Como el capítulo anterior, éste también contiene una narración sobre el arresto de Jeremías (vv. 1-13) y un diálogo con el rey (vv. 14-28). Jeremías insiste en sus recomendaciones de sometimiento pacífico y conversión interior, lo que suscita la animadversión de los nobles, partidarios de la política contraria. Temerosos quizá de matar a un enviado de Dios, lo encierran en una cisterna, de la que es rescatado por un funcionario extranjero. Tras la liberación, el profeta consigue vivir en el atrio de la guardia sin que aparentemente le molesten (v. 13). Un escritor eclesiástico, Olimpiodoro, veía en la prisión de Jeremías una figura de la pasión y resurrección de Jesucristo. Comentando el v. 6, explica: «El profeta se convierte en tipo del misterio de Cristo, que entregado por Pilatos a manos de los judíos, bajó al funesto y repugnante hades y resucitó de entre los muertos: pues también el profeta subió de nuevo de la cisterna, y la Escritura llama muchas veces al hades cisterna» (Fragmenta in Jeremiam 38,6).

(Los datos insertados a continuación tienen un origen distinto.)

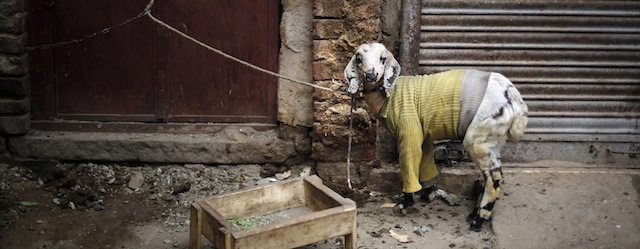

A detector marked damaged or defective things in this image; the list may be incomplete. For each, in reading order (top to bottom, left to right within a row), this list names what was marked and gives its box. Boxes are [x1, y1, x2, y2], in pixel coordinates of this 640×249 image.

rusty metal surface [420, 0, 640, 140]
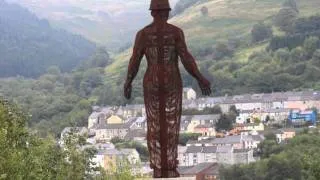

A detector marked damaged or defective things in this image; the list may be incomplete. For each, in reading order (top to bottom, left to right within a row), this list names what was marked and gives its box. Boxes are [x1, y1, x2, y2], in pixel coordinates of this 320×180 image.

rusty steel statue [124, 0, 211, 177]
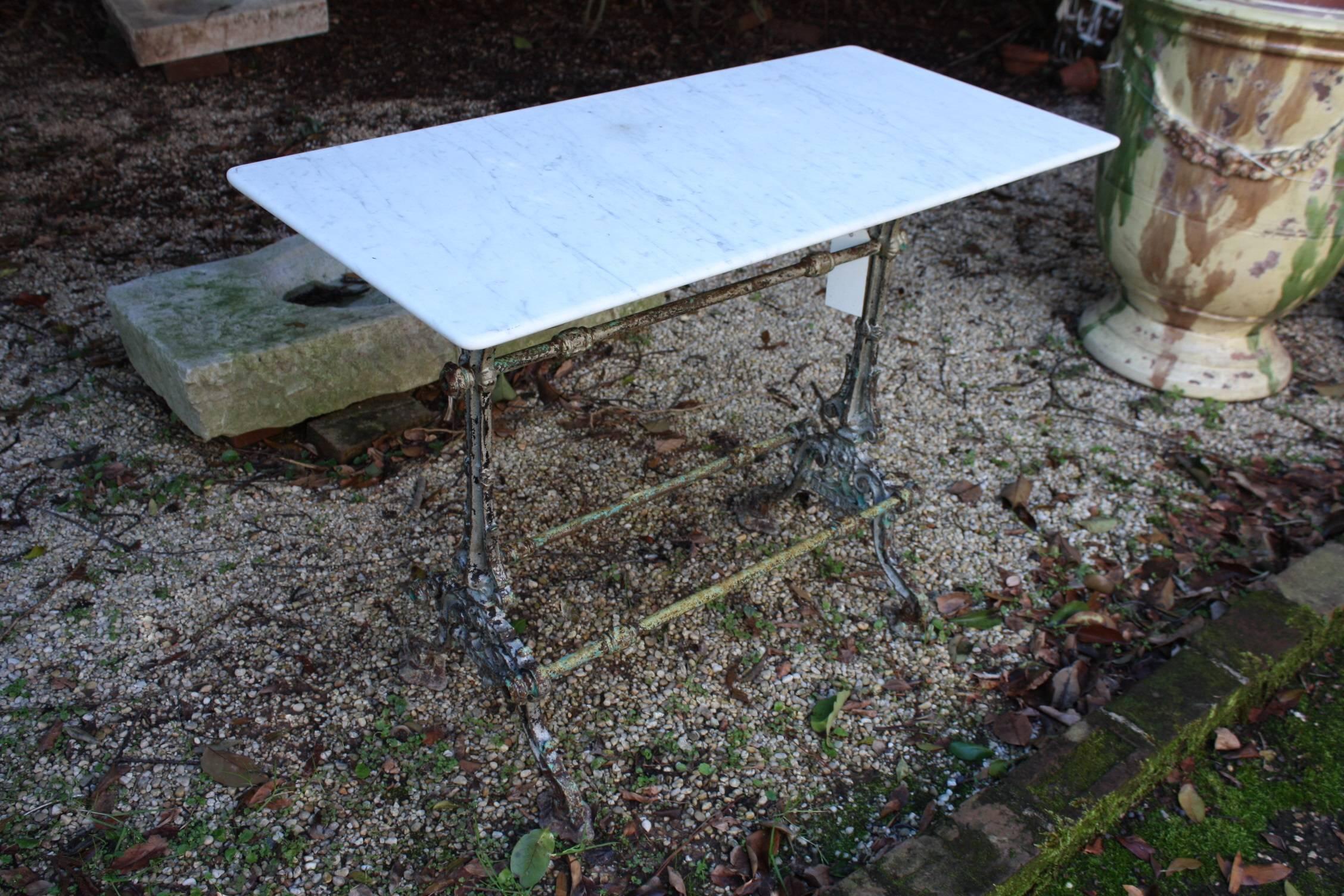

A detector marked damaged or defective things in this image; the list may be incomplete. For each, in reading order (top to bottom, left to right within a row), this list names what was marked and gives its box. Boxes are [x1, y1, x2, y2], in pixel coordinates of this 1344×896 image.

Los relatos de todo este capítulo subrayan la distinta actitud del rey Sedecías y del profeta Jeremías. Sedecías buscaba con todo su ingenio y capacidad política salvar su vida y la de Judá haciendo frente a sus enemigos, pero perdió ambas, la vida y el territorio. En cambio, Jeremías predicaba la palabra de Dios sin amilanarse ante la sentencia de muerte que se pedía para él (v. 4), y cuando llegaron los babilonios salió de la cárcel y salvó su vida (v. 28). El comportamiento del profeta prepara la enseñanza de Jesús: «El que quiera salvar su vida la perderá; pero el que pierda su vida por mí, la encontrará» (Mt 16,25).

En el Oficio de Lecturas de la Liturgia de las Horas (Domingo XXIII del tiempo ordinario) se lee gran parte de este pasaje, y en su responsorio se invita a servir con fidelidad al Señor, con la disposición de sobrellevar con entereza los sufrimientos que pudieran presentarse. Para ello se combinan algunas palabras de Jdt 8,23 (Vg) con otras de San Pablo referidas a situaciones análogas a las del profeta, que el Apóstol afrontó en su ministerio: «En todo nos acreditamos como ministros de Dios: con mucha paciencia, en tribulaciones, necesidades y angustias; en azotes y prisiones» (2 Co 6,4-5a).